**Provided records:**
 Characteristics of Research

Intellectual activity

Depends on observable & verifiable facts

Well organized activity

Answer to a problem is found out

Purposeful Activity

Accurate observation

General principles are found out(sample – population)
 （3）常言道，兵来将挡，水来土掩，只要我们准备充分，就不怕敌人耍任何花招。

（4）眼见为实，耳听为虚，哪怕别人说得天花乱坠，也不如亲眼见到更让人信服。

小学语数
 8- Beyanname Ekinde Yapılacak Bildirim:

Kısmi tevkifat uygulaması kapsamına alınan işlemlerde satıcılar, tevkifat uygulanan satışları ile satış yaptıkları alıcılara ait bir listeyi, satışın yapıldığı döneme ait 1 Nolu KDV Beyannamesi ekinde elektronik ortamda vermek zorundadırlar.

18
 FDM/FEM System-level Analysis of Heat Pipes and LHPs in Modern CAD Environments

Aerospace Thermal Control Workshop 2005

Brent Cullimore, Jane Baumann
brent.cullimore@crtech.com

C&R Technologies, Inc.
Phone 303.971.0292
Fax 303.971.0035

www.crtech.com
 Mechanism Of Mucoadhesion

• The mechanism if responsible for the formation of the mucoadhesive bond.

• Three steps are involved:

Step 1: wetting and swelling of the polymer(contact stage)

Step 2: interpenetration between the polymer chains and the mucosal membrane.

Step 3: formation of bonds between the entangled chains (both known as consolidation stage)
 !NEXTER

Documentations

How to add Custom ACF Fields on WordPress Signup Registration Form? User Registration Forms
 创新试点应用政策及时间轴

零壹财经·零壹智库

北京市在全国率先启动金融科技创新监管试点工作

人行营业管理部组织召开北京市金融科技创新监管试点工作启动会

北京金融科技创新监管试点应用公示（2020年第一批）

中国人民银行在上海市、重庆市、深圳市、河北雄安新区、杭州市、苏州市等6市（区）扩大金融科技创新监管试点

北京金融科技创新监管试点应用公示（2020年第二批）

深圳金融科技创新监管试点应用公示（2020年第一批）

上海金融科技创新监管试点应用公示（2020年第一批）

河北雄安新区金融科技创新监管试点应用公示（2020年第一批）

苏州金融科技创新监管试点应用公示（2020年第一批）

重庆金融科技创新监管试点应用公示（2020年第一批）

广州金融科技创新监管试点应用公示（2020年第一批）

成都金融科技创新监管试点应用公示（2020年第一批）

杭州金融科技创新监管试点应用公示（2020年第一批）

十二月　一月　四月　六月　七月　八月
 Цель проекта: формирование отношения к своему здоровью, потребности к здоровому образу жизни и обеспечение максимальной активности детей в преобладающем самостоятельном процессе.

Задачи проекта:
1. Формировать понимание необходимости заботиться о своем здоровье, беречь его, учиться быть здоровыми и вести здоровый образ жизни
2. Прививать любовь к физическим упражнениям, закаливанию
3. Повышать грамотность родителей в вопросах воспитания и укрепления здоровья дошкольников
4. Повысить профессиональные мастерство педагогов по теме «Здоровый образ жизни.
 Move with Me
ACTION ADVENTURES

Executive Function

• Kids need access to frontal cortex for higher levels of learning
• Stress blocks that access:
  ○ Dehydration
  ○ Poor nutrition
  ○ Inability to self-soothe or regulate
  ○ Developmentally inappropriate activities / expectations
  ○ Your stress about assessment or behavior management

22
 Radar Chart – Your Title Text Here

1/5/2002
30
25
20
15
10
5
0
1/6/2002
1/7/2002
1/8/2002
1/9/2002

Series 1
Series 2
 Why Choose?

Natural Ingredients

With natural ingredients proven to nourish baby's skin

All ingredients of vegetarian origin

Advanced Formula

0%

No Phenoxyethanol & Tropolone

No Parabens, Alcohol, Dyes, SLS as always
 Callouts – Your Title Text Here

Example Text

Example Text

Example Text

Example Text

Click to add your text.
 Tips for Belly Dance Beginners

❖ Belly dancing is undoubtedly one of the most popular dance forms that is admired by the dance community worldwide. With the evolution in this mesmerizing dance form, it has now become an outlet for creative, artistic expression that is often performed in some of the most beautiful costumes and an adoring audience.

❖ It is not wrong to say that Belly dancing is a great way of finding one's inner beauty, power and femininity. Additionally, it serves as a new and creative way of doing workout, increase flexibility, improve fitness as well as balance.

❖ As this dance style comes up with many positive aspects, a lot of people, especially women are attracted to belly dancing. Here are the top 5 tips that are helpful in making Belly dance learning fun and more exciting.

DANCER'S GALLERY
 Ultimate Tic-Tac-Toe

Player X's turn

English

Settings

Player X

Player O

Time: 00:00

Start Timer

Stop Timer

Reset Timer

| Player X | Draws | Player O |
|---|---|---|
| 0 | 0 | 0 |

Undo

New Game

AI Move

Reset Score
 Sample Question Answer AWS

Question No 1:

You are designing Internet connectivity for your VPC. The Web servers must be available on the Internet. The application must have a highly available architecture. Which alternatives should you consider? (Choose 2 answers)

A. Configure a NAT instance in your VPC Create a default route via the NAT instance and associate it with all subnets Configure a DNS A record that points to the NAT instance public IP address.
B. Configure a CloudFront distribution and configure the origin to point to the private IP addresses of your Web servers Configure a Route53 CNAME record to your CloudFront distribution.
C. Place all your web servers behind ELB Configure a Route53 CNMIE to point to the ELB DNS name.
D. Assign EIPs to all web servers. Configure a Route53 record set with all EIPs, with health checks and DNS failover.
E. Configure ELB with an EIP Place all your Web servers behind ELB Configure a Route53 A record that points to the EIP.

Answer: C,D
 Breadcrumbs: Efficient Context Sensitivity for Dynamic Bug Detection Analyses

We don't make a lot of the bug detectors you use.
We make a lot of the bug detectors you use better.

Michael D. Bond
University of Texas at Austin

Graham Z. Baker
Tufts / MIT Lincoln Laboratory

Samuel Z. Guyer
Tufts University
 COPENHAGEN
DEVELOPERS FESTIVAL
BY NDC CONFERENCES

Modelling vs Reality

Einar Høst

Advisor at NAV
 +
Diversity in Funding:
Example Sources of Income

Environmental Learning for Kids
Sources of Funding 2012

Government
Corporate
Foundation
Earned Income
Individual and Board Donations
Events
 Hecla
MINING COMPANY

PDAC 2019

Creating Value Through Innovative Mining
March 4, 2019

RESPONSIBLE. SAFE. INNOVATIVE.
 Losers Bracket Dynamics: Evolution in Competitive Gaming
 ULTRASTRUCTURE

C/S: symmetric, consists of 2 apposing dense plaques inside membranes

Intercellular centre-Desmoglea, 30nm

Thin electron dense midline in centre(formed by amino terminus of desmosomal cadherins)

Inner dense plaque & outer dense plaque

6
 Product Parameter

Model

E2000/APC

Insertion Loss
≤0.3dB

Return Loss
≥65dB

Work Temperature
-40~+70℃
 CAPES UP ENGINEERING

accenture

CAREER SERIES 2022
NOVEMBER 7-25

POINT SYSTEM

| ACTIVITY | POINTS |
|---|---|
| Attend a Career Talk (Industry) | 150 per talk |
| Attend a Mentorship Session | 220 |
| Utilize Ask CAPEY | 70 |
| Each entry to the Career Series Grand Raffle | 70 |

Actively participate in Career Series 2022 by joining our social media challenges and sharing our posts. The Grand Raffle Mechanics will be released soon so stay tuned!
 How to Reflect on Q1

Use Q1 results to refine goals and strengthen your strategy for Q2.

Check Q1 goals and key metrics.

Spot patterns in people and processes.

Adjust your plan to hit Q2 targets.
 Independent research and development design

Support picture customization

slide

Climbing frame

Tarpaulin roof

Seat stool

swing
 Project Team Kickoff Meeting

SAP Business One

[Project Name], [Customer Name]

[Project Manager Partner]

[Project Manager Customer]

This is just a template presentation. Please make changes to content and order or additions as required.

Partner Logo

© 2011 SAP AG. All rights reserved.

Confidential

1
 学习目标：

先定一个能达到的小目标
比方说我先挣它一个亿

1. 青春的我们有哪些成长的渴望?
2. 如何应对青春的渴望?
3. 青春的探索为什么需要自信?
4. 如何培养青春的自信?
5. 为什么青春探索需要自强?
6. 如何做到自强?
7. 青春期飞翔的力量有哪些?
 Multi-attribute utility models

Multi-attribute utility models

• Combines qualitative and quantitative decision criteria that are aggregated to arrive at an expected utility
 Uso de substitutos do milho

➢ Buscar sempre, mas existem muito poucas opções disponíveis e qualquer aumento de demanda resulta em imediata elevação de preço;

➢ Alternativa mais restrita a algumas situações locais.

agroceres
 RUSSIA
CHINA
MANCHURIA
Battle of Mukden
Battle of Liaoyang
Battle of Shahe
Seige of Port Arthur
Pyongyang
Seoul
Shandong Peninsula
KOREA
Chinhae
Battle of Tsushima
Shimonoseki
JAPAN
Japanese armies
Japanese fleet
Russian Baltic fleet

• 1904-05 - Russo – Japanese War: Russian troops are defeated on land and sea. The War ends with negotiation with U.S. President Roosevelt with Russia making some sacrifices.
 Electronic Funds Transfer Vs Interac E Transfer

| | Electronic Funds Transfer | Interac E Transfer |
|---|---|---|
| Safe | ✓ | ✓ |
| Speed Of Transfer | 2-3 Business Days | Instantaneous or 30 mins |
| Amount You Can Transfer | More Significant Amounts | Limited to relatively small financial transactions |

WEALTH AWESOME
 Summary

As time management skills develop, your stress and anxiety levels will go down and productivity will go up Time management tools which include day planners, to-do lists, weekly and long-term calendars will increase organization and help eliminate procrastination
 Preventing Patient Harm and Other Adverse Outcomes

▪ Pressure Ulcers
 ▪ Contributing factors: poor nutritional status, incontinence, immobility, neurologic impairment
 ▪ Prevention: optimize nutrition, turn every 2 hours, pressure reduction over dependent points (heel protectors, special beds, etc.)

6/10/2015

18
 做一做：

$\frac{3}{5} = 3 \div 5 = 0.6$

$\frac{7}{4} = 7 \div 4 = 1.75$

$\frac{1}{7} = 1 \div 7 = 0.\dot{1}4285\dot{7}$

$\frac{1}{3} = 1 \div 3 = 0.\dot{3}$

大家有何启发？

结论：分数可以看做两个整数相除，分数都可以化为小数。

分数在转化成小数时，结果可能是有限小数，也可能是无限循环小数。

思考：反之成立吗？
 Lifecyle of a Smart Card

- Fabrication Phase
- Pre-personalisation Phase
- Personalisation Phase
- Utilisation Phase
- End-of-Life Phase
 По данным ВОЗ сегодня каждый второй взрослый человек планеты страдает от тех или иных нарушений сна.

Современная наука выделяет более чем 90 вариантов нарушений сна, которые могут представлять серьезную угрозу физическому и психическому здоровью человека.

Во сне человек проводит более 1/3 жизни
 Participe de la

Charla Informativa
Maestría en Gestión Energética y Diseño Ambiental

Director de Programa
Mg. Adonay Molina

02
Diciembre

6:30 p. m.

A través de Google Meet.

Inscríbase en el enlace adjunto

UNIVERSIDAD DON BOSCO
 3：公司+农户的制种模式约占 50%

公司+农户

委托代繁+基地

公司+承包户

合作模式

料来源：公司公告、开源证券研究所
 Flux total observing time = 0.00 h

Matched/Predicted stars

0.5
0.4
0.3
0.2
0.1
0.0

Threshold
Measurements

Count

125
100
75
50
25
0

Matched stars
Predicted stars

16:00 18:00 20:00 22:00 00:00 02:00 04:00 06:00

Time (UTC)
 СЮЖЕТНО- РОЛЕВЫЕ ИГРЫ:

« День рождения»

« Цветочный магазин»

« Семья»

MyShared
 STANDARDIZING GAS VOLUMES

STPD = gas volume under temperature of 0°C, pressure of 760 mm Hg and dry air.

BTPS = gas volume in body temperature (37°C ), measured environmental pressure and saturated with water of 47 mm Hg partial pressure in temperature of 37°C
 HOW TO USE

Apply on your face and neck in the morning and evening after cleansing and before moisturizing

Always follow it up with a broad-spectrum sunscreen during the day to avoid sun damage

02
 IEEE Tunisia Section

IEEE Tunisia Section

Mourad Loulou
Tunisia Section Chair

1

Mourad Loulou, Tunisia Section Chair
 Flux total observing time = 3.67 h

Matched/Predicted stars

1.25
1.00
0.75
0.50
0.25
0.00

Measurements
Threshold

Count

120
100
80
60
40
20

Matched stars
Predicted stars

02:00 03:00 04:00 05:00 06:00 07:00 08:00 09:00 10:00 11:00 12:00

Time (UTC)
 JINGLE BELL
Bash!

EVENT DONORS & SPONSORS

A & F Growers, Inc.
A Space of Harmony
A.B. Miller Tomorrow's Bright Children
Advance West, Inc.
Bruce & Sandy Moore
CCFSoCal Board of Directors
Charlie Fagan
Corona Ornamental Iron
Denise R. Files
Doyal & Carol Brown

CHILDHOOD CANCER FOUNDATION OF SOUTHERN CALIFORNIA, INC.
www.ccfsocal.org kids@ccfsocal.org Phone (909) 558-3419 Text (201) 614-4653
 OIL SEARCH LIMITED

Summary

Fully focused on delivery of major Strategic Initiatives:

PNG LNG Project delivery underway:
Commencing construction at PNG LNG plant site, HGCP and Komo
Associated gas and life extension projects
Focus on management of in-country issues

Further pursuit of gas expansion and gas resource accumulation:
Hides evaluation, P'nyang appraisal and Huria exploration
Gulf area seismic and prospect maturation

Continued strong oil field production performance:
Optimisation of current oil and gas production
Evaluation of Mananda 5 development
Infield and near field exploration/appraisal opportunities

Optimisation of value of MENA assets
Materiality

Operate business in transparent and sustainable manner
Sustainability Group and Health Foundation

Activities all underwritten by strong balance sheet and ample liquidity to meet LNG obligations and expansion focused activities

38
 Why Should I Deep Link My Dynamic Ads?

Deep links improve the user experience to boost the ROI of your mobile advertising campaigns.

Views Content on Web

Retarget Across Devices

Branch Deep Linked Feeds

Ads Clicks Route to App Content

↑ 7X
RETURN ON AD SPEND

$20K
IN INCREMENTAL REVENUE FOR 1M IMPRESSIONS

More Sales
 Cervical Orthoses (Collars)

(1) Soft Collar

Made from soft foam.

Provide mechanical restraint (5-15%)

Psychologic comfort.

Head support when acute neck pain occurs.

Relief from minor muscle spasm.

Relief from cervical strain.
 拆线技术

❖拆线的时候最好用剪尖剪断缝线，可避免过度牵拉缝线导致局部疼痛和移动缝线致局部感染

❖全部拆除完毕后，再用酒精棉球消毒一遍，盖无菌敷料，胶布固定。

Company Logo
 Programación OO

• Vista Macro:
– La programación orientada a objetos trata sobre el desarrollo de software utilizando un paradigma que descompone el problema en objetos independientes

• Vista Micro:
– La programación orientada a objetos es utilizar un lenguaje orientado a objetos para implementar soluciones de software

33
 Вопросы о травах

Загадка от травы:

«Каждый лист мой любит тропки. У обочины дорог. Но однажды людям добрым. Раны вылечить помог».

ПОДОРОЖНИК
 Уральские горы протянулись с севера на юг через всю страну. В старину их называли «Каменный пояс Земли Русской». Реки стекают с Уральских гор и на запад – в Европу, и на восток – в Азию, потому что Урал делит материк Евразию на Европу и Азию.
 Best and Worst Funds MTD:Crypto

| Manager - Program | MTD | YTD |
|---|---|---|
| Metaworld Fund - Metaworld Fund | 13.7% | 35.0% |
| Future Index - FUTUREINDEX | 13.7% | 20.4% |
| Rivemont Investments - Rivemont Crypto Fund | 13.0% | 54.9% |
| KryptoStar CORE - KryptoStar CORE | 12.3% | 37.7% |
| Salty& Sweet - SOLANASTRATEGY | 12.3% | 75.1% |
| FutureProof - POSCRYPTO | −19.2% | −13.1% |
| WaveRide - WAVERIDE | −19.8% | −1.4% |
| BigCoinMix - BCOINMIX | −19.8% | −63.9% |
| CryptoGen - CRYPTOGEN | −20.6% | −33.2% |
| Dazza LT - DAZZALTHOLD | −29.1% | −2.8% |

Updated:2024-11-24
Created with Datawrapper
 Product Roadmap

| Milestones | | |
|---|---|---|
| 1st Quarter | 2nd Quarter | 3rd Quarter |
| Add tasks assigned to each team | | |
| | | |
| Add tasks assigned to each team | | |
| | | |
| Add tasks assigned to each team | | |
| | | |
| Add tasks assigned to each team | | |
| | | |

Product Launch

**Problem to work on:**
Search the records for the word "Player" and copy every line where it occurs.

**Task output:**
Player X's turn
Player X
Player O
| Player X | Draws | Player O |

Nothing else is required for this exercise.